[Start of Attachment]

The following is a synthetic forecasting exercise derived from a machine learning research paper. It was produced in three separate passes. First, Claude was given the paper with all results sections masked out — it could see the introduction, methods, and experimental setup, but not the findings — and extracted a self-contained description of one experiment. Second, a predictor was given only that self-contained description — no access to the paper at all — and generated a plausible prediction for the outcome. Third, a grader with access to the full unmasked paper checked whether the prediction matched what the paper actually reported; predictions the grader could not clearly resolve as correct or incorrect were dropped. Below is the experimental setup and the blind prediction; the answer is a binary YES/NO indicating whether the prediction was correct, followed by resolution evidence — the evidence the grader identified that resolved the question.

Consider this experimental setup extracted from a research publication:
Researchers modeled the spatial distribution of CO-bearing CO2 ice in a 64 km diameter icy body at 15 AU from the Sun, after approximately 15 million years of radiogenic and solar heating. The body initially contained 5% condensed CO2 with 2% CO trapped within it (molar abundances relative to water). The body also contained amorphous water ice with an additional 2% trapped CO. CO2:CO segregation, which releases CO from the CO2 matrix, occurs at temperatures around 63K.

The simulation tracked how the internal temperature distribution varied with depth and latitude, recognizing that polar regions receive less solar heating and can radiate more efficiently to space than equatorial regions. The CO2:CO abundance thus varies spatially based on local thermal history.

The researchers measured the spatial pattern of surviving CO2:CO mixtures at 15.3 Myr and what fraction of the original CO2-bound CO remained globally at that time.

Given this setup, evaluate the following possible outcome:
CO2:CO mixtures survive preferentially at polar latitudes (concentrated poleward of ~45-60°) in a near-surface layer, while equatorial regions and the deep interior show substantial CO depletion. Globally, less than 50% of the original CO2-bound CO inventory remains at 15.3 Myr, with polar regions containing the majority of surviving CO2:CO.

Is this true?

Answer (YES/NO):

[End of Attachment]

Locate the word "regions" in the data above. Copy every line carrying it.

The simulation tracked how the internal temperature distribution varied with depth and latitude, recognizing that polar regions receive less solar heating and can radiate more efficiently to space than equatorial regions. The CO2:CO abundance thus varies spatially based on local thermal history.
CO2:CO mixtures survive preferentially at polar latitudes (concentrated poleward of ~45-60°) in a near-surface layer, while equatorial regions and the deep interior show substantial CO depletion. Globally, less than 50% of the original CO2-bound CO inventory remains at 15.3 Myr, with polar regions containing the majority of surviving CO2:CO.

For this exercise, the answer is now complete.